Over the course of the adventure, there are several items that will help Christine immeasurably when picked up. In addition to standard weapon upgrades, health powerups, and point bonuses, several temporary use items can be stored in Christine’s inventory until needed, including reserve healing potions, a fire wand (allows her to shoot strong projectiles through walls), a thunder wand (wipes out all weak enemies instantly), a holy stick (will kill undead creatures), and a ninja stunner (will temporarily stun all ninjas onscreen). Pieces of armor can be picked up, each of which provides an additional hit that Christine can take before dying, and bags can be found to increase inventory space. The magical treasures that can be found over the course of the game provide the biggest benefits: Arkista’s Ring replenishes your life bar as Christine walks around, the Elf Mirror will deflect enemy projectiles, and the Wealth Amulet will grant (an albeit useless) 100 points for every step taken.

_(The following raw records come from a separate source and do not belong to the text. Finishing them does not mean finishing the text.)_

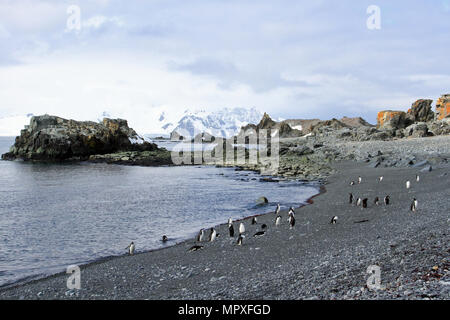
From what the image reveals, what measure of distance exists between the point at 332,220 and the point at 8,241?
15688 millimetres

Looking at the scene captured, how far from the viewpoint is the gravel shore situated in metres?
8.34

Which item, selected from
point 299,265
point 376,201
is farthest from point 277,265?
point 376,201

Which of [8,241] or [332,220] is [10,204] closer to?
[8,241]

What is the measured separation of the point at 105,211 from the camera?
998 inches

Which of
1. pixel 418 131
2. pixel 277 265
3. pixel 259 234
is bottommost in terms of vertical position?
pixel 259 234

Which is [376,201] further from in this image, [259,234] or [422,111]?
[422,111]

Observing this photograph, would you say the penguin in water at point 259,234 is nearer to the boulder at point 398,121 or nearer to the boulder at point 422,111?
the boulder at point 398,121

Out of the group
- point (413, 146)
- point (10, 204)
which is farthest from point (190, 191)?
point (413, 146)

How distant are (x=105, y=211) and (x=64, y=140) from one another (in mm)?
51618

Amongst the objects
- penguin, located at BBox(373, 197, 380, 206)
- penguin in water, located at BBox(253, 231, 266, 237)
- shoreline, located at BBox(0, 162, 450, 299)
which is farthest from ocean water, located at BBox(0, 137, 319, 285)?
penguin, located at BBox(373, 197, 380, 206)

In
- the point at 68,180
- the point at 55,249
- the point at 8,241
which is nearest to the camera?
the point at 55,249

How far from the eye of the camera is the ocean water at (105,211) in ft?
52.4

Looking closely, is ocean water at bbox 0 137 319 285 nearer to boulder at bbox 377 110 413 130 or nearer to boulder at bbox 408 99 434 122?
boulder at bbox 377 110 413 130
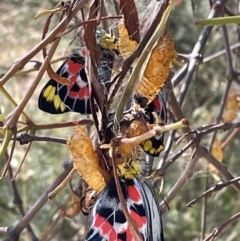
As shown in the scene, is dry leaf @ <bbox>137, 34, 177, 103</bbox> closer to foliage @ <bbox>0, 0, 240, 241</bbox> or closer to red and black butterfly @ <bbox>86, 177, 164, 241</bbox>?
red and black butterfly @ <bbox>86, 177, 164, 241</bbox>

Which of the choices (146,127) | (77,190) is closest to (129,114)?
(146,127)

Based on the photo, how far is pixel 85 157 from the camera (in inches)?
15.6

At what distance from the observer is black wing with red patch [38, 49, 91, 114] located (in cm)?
52

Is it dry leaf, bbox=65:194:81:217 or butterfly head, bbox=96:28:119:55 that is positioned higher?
butterfly head, bbox=96:28:119:55

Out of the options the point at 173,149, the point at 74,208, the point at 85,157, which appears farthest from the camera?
the point at 173,149

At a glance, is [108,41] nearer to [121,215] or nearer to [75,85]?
[75,85]

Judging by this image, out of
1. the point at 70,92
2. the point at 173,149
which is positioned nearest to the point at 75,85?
the point at 70,92

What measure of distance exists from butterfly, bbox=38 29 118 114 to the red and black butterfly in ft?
0.42

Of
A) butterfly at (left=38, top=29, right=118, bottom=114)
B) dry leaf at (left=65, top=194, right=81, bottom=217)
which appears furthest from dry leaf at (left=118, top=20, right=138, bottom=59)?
dry leaf at (left=65, top=194, right=81, bottom=217)

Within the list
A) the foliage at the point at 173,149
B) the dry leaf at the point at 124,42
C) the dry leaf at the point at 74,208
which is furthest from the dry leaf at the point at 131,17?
the foliage at the point at 173,149

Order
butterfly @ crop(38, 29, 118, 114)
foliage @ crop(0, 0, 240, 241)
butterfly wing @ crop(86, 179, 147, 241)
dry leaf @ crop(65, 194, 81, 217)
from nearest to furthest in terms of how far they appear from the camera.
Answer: butterfly wing @ crop(86, 179, 147, 241), butterfly @ crop(38, 29, 118, 114), dry leaf @ crop(65, 194, 81, 217), foliage @ crop(0, 0, 240, 241)

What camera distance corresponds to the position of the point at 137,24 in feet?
1.46

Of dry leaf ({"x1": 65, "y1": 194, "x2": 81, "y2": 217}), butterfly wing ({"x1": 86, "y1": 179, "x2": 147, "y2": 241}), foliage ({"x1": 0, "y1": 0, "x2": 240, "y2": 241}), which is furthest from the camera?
foliage ({"x1": 0, "y1": 0, "x2": 240, "y2": 241})

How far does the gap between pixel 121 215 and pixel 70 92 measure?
160 mm
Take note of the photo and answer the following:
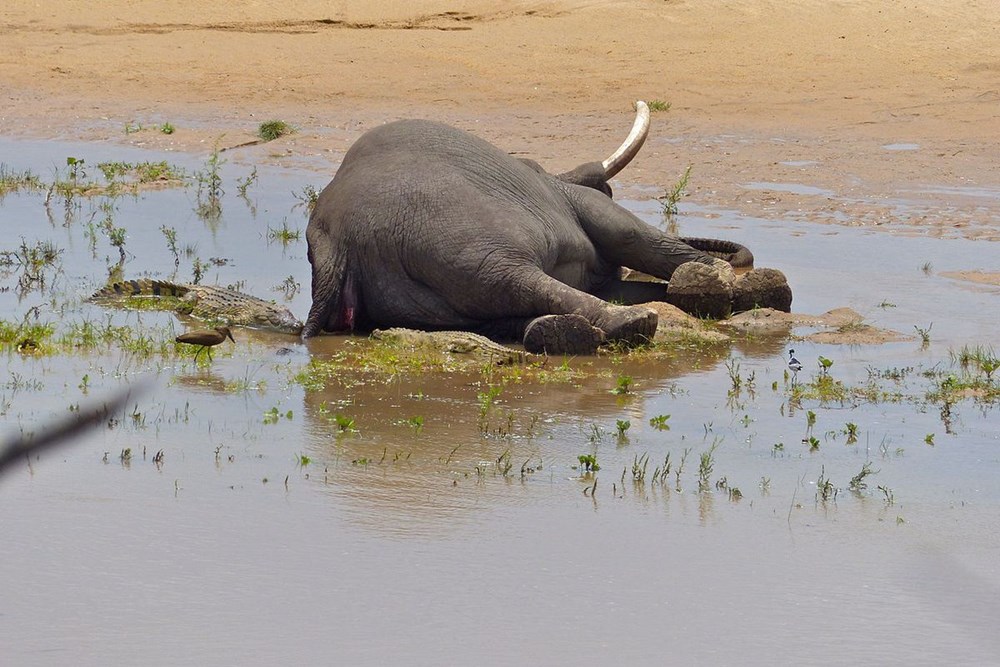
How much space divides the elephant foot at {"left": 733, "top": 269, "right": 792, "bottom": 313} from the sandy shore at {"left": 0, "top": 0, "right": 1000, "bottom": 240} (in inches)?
139

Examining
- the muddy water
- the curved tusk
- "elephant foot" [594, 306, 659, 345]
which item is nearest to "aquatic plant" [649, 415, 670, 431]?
the muddy water

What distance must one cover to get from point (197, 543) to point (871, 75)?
662 inches

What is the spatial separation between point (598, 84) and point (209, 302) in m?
12.1

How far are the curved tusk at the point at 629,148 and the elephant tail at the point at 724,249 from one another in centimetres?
70

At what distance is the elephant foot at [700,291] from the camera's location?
9531mm

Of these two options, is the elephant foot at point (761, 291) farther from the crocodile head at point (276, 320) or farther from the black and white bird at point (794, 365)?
the crocodile head at point (276, 320)

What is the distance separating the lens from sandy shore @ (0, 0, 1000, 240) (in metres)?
15.4

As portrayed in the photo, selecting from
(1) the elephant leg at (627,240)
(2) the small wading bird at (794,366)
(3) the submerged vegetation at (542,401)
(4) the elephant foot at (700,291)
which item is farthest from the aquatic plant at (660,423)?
(1) the elephant leg at (627,240)

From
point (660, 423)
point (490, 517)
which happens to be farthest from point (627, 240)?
point (490, 517)

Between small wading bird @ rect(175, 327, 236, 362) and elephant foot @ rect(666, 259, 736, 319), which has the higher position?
elephant foot @ rect(666, 259, 736, 319)

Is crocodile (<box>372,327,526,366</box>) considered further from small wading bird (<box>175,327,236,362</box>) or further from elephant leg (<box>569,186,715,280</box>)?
elephant leg (<box>569,186,715,280</box>)

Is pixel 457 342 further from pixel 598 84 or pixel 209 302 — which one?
pixel 598 84

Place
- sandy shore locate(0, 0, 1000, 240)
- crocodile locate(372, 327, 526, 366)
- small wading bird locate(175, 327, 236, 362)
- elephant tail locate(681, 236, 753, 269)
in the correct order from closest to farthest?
small wading bird locate(175, 327, 236, 362)
crocodile locate(372, 327, 526, 366)
elephant tail locate(681, 236, 753, 269)
sandy shore locate(0, 0, 1000, 240)

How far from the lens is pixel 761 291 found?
9.58m
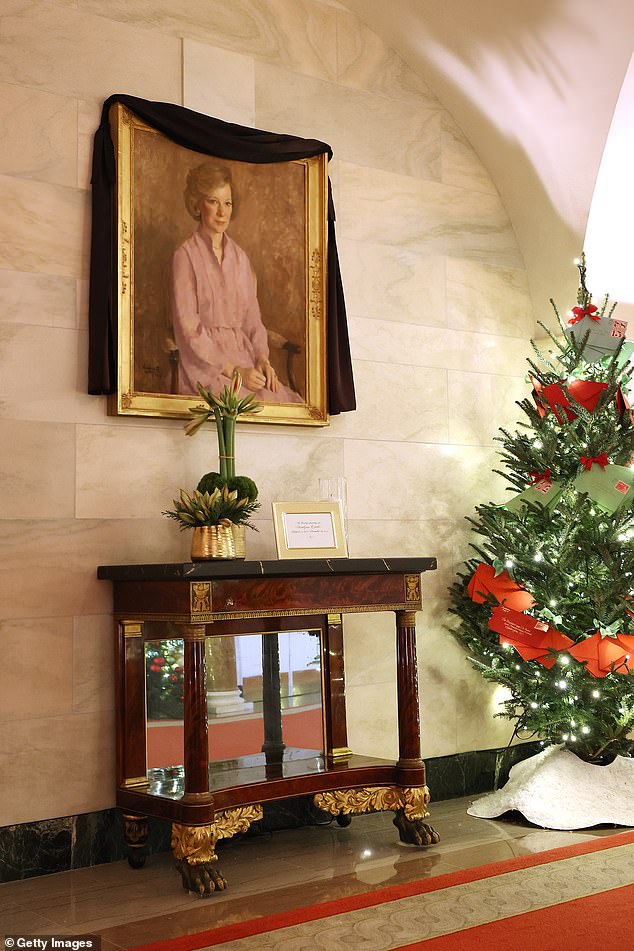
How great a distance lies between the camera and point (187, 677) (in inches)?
135

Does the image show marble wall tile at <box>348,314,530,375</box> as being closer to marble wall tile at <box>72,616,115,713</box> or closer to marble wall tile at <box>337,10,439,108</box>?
marble wall tile at <box>337,10,439,108</box>

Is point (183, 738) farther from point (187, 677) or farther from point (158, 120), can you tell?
point (158, 120)

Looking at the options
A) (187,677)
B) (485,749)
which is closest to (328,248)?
(187,677)

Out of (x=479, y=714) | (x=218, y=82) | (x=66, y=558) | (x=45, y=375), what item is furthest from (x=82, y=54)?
(x=479, y=714)

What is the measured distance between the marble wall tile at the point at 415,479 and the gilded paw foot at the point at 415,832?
1406 millimetres

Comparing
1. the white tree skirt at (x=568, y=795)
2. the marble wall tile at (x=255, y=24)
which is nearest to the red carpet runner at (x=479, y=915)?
the white tree skirt at (x=568, y=795)

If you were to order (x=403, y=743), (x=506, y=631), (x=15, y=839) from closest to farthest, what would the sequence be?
(x=15, y=839), (x=403, y=743), (x=506, y=631)

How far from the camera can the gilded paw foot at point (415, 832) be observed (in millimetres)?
3873

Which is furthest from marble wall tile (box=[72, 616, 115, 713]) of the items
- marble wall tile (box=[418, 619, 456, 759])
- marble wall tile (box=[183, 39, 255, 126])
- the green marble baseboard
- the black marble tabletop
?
marble wall tile (box=[183, 39, 255, 126])

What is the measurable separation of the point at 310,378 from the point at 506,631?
1408 millimetres

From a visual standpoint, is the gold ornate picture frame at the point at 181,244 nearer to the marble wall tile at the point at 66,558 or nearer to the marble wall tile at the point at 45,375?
the marble wall tile at the point at 45,375

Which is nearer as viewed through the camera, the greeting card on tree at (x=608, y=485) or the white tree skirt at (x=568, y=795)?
the white tree skirt at (x=568, y=795)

The first 31 stages are fun, fresh, and quite reasonable in their difficulty level. Unfortunately, Christine’s controls are not really equipped to deal with the enemy’s ability enhancements in later stages, even with the benefits provided by the artifacts. She cannot move nor shoot diagonally, and to aim, she has to walk in the direction that she wishes to shoot. For the first round of stages, the difficulty is well balanced to compensate for the shortcomings of the control scheme, but this balance disappears shortly into the second loop. The enemies move far faster than Christine, making it impossible in many cases to line up a shot without being hit. There is also very little invulnerability time after taking damage, so if an enemy makes contact, since Christine won’t be able to move out of the way before being hit again, it will inflict massive damage. When coupled with the swarming tendencies of the enemy artificial intelligence routines, the levels become virtually impossible to finish late in the game.
This problem is unfortunate, because it really negatively effects what is otherwise a decent game. The graphics are cutesy and colorful, though small, and the music is serviceable. Arkista’s Ring provides a fresh and fun take on the tried-and-true overhead action game during the first round of stages, but the gameplay falls flat on its face soon after.